TASK ITEM =>
Examine each line of the data. Copy the line if it includes the word "melampus".

SUPPLIED RECORDS =>
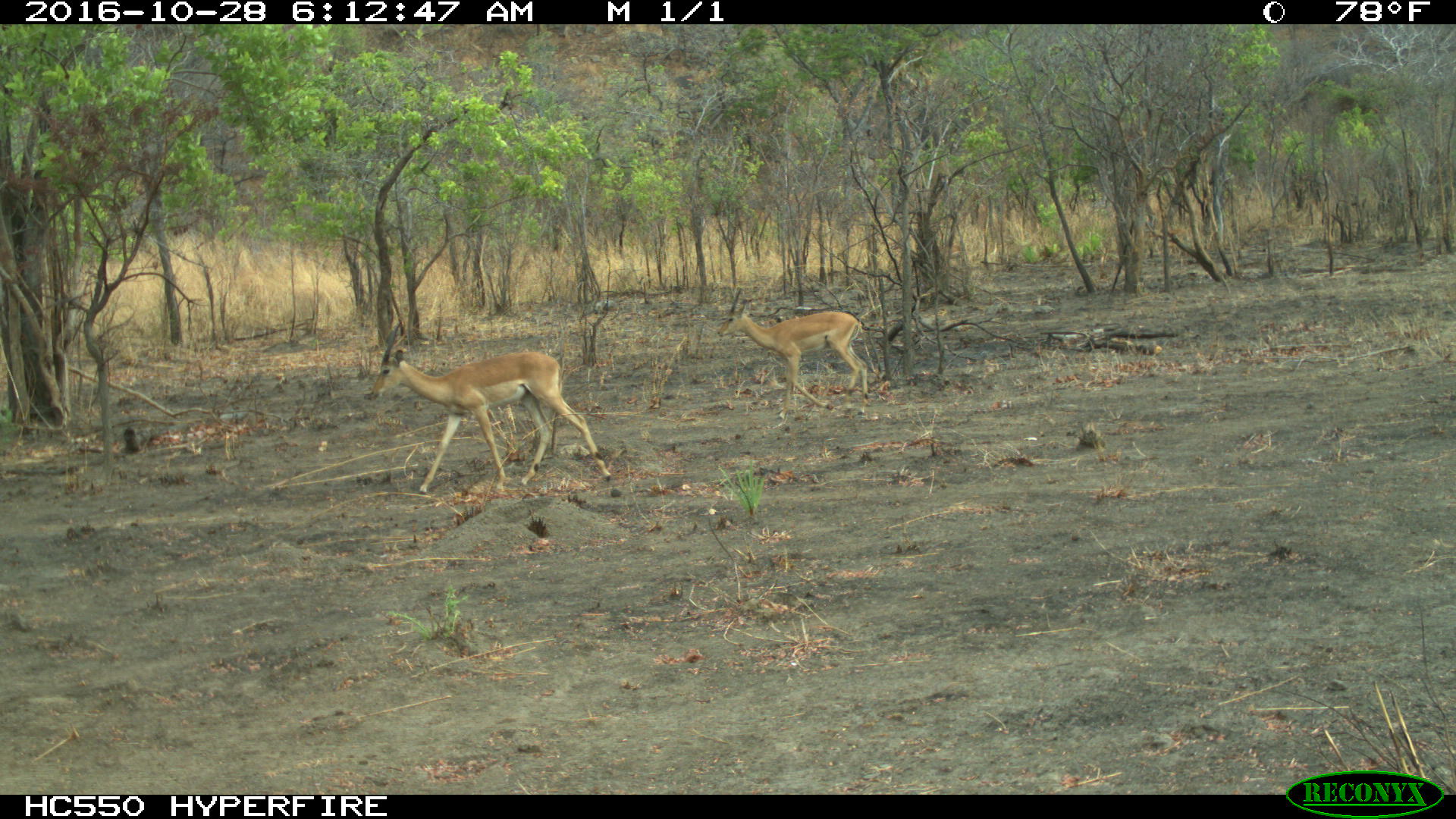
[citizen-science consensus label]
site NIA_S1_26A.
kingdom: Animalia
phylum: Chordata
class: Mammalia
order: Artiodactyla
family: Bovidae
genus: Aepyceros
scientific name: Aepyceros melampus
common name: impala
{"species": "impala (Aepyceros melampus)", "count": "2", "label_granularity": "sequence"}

SOLUTION TO THIS PROBLEM =>
scientific name: Aepyceros melampus
{"species": "impala (Aepyceros melampus)", "count": "2", "label_granularity": "sequence"}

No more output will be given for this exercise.